IMG_2004.jpg

So I just saw this log message popup on a SystemD service I wrote yesterday:

Feb 24 10:27:11 ip-172-31-24-213 reddit_to_kafka[18391]: Already exists in redis so also in kafka so skipping

Sometimes you need to solve a problem without a lot of effort. Yesterday I needed to populate a Kafka queue with data and I didn't want to worry about duplicates flowing into it. Here's what I knew:

  • My source wasn't a stream but a set of social media posts that I was monitoring
  • I didn't have a database
  • I didn't want the overhead of checking a database before I inserted
  • Every post had an id that I knew would be unique (if I pre-pended it with the name of the source)

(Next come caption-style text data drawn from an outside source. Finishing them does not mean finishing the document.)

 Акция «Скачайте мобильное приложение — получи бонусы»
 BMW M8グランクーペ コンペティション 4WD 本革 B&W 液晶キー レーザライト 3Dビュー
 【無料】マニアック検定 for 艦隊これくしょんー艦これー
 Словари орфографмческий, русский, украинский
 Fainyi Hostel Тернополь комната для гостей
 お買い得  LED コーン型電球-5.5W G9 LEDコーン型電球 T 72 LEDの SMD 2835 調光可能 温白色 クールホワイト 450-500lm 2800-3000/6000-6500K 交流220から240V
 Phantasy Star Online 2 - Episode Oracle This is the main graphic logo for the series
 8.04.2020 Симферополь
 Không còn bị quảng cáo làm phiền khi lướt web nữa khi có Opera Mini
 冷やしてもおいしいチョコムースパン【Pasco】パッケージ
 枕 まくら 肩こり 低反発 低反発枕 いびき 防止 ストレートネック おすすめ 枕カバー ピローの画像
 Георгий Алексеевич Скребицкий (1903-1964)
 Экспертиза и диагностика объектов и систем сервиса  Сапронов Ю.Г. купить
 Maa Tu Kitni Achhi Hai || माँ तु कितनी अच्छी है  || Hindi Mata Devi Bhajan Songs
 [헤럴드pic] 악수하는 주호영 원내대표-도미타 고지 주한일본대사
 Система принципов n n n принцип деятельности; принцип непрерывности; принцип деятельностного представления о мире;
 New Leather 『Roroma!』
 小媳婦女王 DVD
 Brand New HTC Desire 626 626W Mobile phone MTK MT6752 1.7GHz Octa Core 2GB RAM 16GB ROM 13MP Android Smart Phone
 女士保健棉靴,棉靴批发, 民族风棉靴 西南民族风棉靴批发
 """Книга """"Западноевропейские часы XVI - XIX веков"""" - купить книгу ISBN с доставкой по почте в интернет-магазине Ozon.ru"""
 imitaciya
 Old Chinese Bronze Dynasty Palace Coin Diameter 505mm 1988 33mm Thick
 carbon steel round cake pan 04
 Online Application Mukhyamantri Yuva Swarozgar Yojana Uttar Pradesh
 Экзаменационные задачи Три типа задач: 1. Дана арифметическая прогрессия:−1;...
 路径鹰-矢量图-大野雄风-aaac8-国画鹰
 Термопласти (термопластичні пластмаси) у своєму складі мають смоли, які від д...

Whenever I have a problem like this, I reach for Redis almost instinctively. My stupid, simple solution was as follows:

  • create a key i.e. key = "reddit_#{message.id}"
  • create a Redis object i.e. redis = Redis.new
  • check if the key already exists using redis.exists(key)
  • if that check returns true then do nothing
  • if that check returns false then add the data and set the key (you want to do this AFTER adding the data in case the add fails; atomicity, even pseudo atomicity is a thing)

The beauty of Redis is that it installs using nothing more than:

sudo apt-get install redis

And that installs a local installation of Redis – and starts it – that any process can easily connect to (and there are always language bindings for Redis seemingly). This easy usability for Redis makes it invaluable for this type of task.

Note 1: Given the size of my input source and its frequency, I'm not even going to worry about the number of keys and the fact that this approach is pretty brain dead. When we get a larger volume data feed, I'll circle back and fix it.

Note 2: It took longer to write this up than it did to actually implement and test this.